Tekrar 2009/2010 geçişine dönersek, Güneş Dönüşü haritasında Türkiye’nin 10.
evine işaret eden (Yönetim, hükümet, liderler, askerler) Koç burcu yükselmekte.
Bu hem köşe bir ev, hem de öncü bir burçtur, bu nedenle çok hızlı ve dinamik,
sürekli yenilenen bir gündem içindeyiz. Yükselen Koç Türkiye’nin iradesini ve
kararlılığını ortaya koyduğunu, koymak istediğini, kimi zaman tek başına hareket
edebilecek ya da tek başına kalabilecek şartlar içinde kalabileceğini
vurgulamakta. Koç aynı zamanda askeri konuların da önemli bir gündem maddesi
olduğunu anlatmakta. Bu haritada yükselen burcun yöneticisi ile (Mars, Aslan’da
5. Evde), yıl yöneticisinin (Merkür Akrep’te 8. Evde) kare, yani zorlayıcı bir
ilişki içerisinde olduğunu görüyoruz. Merkür aynı zamanda Güneş’le yanmış bir
durumda, 3., ve 6. Evleri yönetiyor. Merkür astrolojik sembolizm de, hareketi,
iletişimi ve belge ve yazışmaları da açıklar. 8. Evde, Akrep burcundaki Merkür,
bu dönemde, hükümetle Genelkurmay arasında, yaşanan krize de işaret etmekte. Bu
konular Güneş’in Aslan ve Akrep burcunda ilerlediği dönemlerde çok daha belirgin
olarak yaşanmıştı. Benzer şekilde, haritada Güneş ve Mars arasındaki kare açı,
askeri konularla yönetsel konuların ülke gündemini gerdiğini, genel bir çatışma
ve mücadele havasının yoğunlaştığını (sabit burçlar) ve sıkışma yaşandığını
anlatmakta. Önümüzdeki dönemde 20 Mart-20 Nisan aralığında, (ki bu dönem
Nevruz’a denk gelmekte) yönetsel ve askeri alanda önemli girişimler ve daha
atak, cesur çıkışlar ve mücadeleler yaşanabilir.

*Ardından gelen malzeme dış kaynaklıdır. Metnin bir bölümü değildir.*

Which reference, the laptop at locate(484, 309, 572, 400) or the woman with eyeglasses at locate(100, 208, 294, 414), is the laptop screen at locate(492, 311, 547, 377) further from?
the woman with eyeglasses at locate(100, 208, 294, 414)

Gizler, sırlar, derinlikler
Haritanın 10. evinde , Oğlak burcunun tam ortasında yer alan MC yıl
boyunca devlete ait konuların, ciddiyetin, kuralların yoğun biçimde gündemde
olacağını, daha katı, önlemci bir devlet anlayışının zorunluğu olacağını
göstermekte. Nitekim güney ay düğümünün de Yengeç’te, 4. Evde yer alması
hassasiyet içeren konuların, milliyetçiliğin frenlenmesi gerektiğini
vurgulamakta. Milli konular, hassasiyetler örtülmekte, devlet yönetiminde daha
arka planda kalması dikkat çekmekte. İster istemez, 2010/2011 geçişinde, Temmuz
sonundan itibaren bu konuların yeniden önem kazanacağını ve gerginlik
yaratacağını söyleyebiliriz. (Ay 2010/2011 GD haritasında Yengeç burcunda, 12.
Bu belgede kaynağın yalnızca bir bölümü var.